Red One is a restless agency looking for Effies with ideas for customers who want less of the same, and for brands looking for followers and not consumers, so that the results reward the team before the festivals. The agency finds that transcending is not a challenge, but an invitation of conceptual madness and passionate intelligence. Here, partner and founder at Red One Argentina, David Bamballi, shares his five top Argentinian picks from the last few months...
ITAÚ Bank - 'Pensions Delivery'
Agency: Grey Argentina
Ideas can never be decontextualised. If in normal times, banks are far from their users, what excellent opportunity to vindicate themselves in full quarantine? That was what Grey Argentina sniffed at, with an idea that did not remain 'in case', but one that managed to transcend reality.
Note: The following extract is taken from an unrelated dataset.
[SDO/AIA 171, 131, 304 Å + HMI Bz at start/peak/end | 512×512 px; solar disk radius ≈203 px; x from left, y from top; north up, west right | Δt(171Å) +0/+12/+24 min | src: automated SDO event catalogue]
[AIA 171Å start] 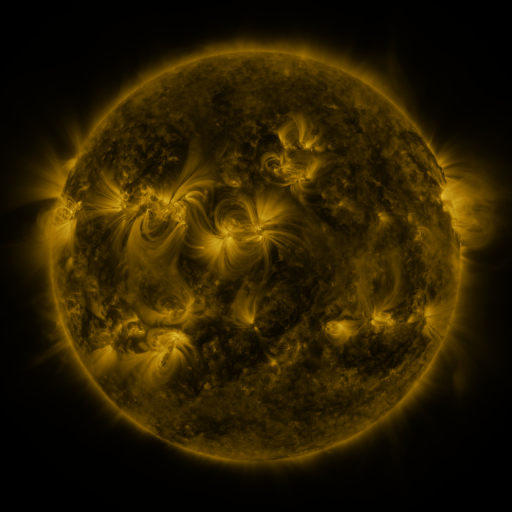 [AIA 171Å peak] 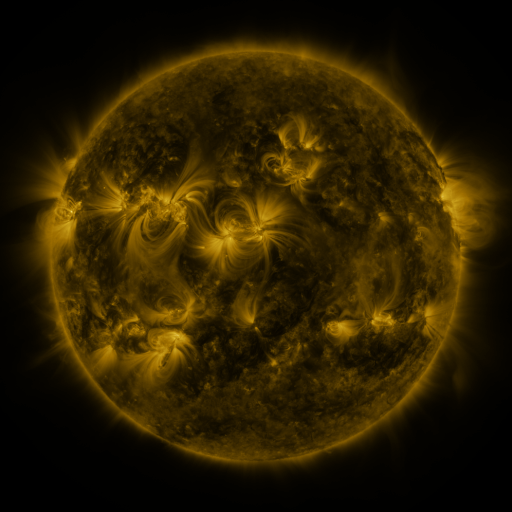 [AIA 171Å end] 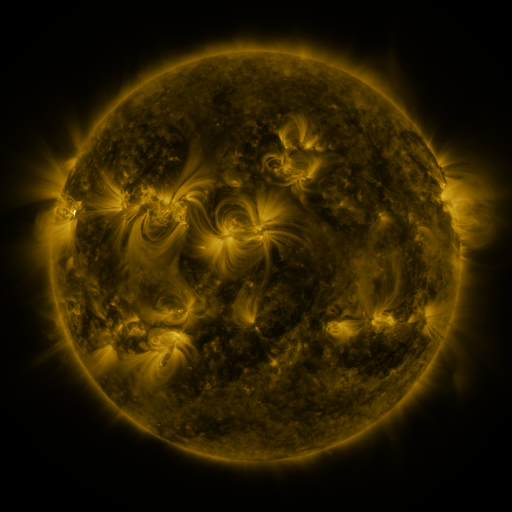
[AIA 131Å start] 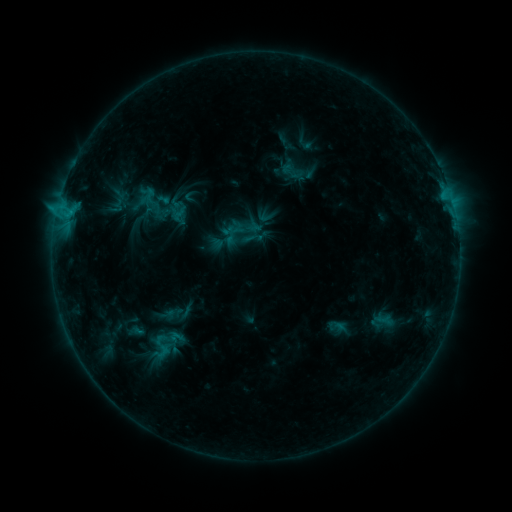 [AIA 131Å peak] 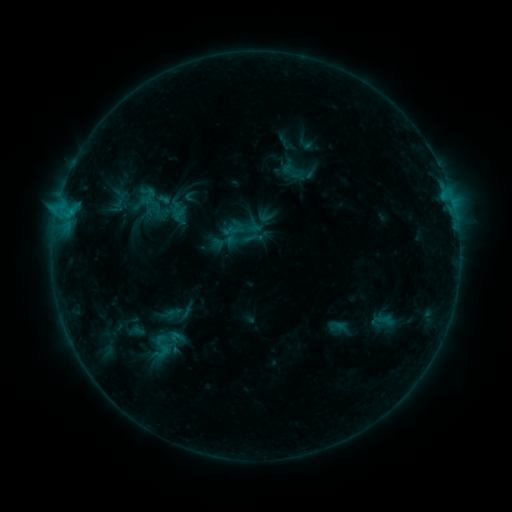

Fernet-Branca - 'Return Will Be Unique'
Agency: Lado C
When a product is social and cannot be consumed with friends, what better way than to dedicate a hymn to it like the tango 'Volver' with lyrics changed to the context that touched us all. It's a great find from Lado C agency, honouring its consumers with the desire to 'return' to being all happy.
KFC – 'Noisy Chicken'
Agency: Geometry Argentina
The power of graphics is to convey sensations in silence, with no other effect than the attention paid to the benefit of the product. Simple ideas that only transmit power of synthesis; that's what I see in the KFC graphics - a genius piece from the Geometry Argentina team.
VW Amarok - 'Loaded Comments'
Agency: Geometry Argentina
The worst thing that can happen to a customer is that their flagship product is treated as 'dumb'. Very cleverly, the people of Geometry 'took over' the problem and broke popular myths, proving to the people themselves with a 'stress test' that their jokes about the VW Amarok pickup were lighter than it can carry.
LVPD Presentation
Agency: Red One
A challenge came to us as a creative agency that made us break even our own personal paradigms. And we said yes, after frontline agencies had said no. It was a campaign against abortion, which for many was a bad word even just thinking about it. And so LVPD was born, a non-governmental movement that brings together 500 social groups that work on everything related to helping women with an unexpected pregnancy. It was a very deep work and without judging any decision that was made, that was the real challenge. The best thing was not only its internal repercussion, but also that all those who had a different opinion were not its detractors. In other words, we achieved the primary objective: LVPD was an inclusive project.